-- begin Given text --

We regularly get asked “Is it worth me having a Trust anymore?”
As you would expect from a Lawyer, the answer is “Well, that depends”.
There is no doubt that the baby boom generation have loved Trusts. The love affair has changed the previous use of Trusts away from the intergenerational protection and transfer of assets, to one of the protection of assets for the individual.
About twenty years ago Trusts exploded into use. They blossomed at the time of the ill‑fated attempt to means test what is now National Superannuation. Trusts were used to turn income into capital. At the same time they became popular to protect against rest home subsidies. Trusts suddenly became the means to massage marginal tax rates, manage creditor obligations, and avoid relationship responsibility. Without a Trust you were somehow unworthy.
Many liked the idea of a Trust but didn’t like the cost of formation and management. Trusts then became a bit like “Do it Yourself” Will kits. Anyone with a computer could produce one. Like DIY Wills, poorly constructed Trusts can be a disaster.
Trusts became like Japanese motor vehicle imports; they were everywhere and of dubious quality.
Recently, the “Empire” has been “striking back” and eroding some of the previously achieved gains. First, in the rest home space, there was the decision in B v Chief Executive of Ministry of Social Welfare  NZCA 410. This adjusted the gifting clawback in cases where assets had been sold to a Trust and progressively gifted off. Unexpected clawbacks have resulted by use of the Deprivation of Income and Assets provisions in the legislation. While there is still value in a Trust in this area, there is also now a distinct disadvantage for a couple where only one needs care when the home is owned in Trust. It would be dangerous to assume the rest home protection with Trust scenario will continue. The concept that one should be able to divert assets to a Trust to pass care costs onto the taxpayer, will not be acceptable for much longer.
The Penny v Hooper  NZSC 95 decision addressed the use of Trusts to arbitrage income tax rates through use of a Trust. This decision has gone on to create considerable uncertainty in the tax avoidance area.
Regal Castings v Lightbody  NZSC 87 involved the use of a Trust for creditor protection. The decision resulted in a movement of the goal posts in terms of protection. The transfer of assets to Trust now has to satisfy both an “intent to” defeat (the accepted position until that case) and also “having the effect of” defeating creditors.
More recently, the decision in Clayton v Clayton  NZSC 30, (a bitter and prolonged argument about whether the use of a Trust created separate property in a relationship property context) was a body blow to many Trust purists.
In each of these cases, there appears to be in the exercise of judicial discretion, a presiding sense of a need to introduce ‘fairness’.
In our view, the Clayton case has had the most significant impact on Trusts. A decision to right the wrongs in a relationship property situation by adjusting long held Trust principles can be expected to flow over into other areas of law.
The difficulty with many of these decisions and others like them, is that the law has made decisions where the boundaries of perceived fairness may have been pushed arising from poor drafting in the first place.
So, to answer the opening question, the answer is YES, it is still worth having a Trust, but some basic principles need to be followed:
- Check what the Trust Deed actually says. Our review of a number of Trust Deeds recently has identified a number of defects, both from a legal and practical perspective. These are often due to poor drafting and poor understanding on the part of both client and advisor. Poor drafting can lead to unintended consequences.
- Excessive control is a risk. Clayton’s case was a “cake and eat it too” matter. A Trust is called a Trust, because you have to trust someone else with your assets. It does not mean to “almost trust” while using drafting mechanisms to retain control. Clayton has made it clear this circular control process is not acceptable.

-- end Given text --
-- begin Records supplied --

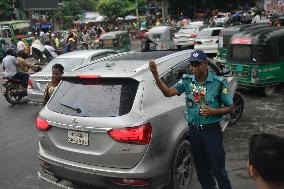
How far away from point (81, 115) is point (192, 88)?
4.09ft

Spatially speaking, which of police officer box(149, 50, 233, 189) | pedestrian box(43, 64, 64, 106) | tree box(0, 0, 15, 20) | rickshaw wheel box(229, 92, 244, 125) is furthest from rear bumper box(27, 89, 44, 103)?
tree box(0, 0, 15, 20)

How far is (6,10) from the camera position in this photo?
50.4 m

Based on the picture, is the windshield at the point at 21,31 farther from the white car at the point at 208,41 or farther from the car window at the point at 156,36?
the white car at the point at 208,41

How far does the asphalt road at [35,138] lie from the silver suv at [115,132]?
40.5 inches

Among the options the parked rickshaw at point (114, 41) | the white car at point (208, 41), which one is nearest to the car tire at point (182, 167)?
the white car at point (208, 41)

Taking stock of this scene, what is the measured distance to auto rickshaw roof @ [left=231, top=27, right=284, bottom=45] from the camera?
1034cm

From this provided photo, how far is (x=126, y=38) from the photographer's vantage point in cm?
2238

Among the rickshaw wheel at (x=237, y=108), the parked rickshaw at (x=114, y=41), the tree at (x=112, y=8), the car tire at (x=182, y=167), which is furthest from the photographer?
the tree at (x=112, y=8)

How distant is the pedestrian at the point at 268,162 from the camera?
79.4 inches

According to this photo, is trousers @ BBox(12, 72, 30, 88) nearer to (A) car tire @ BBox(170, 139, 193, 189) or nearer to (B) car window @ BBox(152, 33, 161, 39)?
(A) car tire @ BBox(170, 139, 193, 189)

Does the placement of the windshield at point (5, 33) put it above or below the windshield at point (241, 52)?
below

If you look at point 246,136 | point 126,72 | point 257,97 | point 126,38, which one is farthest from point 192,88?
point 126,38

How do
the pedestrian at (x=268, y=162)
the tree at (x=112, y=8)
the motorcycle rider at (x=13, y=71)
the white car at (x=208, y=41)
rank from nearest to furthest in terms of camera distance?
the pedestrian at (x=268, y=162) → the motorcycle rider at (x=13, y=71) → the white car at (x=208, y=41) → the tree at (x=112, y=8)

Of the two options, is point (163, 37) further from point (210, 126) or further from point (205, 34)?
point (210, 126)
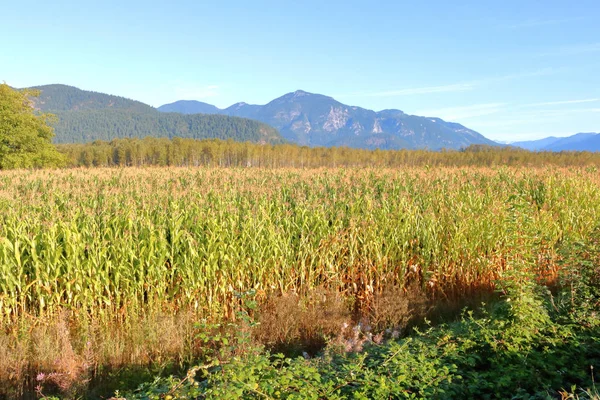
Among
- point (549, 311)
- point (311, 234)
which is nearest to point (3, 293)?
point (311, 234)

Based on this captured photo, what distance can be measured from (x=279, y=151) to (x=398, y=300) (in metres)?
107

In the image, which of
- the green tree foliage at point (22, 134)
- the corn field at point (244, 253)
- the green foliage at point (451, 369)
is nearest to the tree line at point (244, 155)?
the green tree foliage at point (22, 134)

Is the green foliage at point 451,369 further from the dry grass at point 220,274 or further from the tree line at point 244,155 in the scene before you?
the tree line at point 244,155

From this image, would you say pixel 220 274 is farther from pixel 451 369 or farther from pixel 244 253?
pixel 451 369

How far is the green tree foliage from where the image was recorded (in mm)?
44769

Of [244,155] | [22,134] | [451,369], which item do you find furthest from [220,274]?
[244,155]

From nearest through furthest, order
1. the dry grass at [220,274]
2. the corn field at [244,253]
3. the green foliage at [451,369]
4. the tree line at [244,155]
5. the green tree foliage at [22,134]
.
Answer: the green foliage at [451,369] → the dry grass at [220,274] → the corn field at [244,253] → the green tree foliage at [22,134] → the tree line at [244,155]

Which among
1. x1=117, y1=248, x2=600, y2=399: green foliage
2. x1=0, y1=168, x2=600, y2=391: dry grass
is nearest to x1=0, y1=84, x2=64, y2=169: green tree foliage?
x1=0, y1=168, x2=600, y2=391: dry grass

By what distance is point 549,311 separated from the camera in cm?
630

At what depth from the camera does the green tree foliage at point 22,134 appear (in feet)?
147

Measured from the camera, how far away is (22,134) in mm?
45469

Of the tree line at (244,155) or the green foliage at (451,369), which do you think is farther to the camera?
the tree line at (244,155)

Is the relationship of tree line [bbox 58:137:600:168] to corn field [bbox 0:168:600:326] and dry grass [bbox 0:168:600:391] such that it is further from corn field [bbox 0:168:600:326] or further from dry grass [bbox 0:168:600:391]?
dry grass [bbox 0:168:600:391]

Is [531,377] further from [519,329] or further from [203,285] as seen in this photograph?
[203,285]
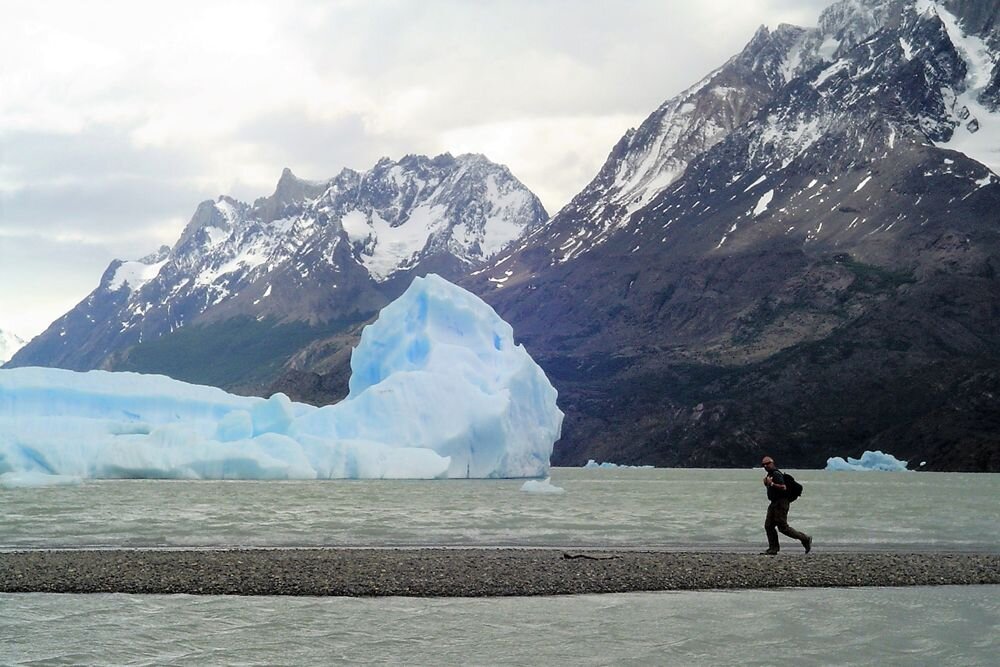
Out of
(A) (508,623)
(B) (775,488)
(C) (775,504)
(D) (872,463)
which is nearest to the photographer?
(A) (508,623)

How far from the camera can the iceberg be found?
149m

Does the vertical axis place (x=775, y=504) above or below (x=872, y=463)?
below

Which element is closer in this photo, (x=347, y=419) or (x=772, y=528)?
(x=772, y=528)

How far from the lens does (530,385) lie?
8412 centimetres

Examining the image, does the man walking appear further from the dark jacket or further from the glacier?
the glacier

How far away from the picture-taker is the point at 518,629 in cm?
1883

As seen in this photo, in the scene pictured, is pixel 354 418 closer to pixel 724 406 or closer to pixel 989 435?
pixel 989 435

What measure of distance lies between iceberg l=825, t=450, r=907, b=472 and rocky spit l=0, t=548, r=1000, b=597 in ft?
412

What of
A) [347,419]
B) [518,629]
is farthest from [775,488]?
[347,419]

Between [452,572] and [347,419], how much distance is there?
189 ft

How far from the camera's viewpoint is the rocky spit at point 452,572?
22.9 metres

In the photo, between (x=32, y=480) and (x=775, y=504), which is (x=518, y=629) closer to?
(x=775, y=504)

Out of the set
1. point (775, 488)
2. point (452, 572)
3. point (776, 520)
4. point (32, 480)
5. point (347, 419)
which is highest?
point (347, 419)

-- end Records supplied --

## [Request 1]
Answer these from the article on Trusts:
(a) According to the article, what did Trusts become like, being everywhere and of dubious quality?
(b) Which decision addressed the use of Trusts to arbitrage income tax rates?
(c) Which case does the article say has had the most significant impact on Trusts?
## [Request 2]
Rewrite the article on Trusts from "More recently, the" up to and including "to introduce ‘fairness’.", renaming "Trust purists" to "Trust traditionalists" throughout.

## [Answer 1]
(a) Japanese motor vehicle imports
(b) Penny v Hooper NZSC 95
(c) Clayton v Clayton

## [Answer 2]
More recently, the decision in Clayton v Clayton  NZSC 30, (a bitter and prolonged argument about whether the use of a Trust created separate property in a relationship property context) was a body blow to many Trust traditionalists.
In each of these cases, there appears to be in the exercise of judicial discretion, a presiding sense of a need to introduce ‘fairness’.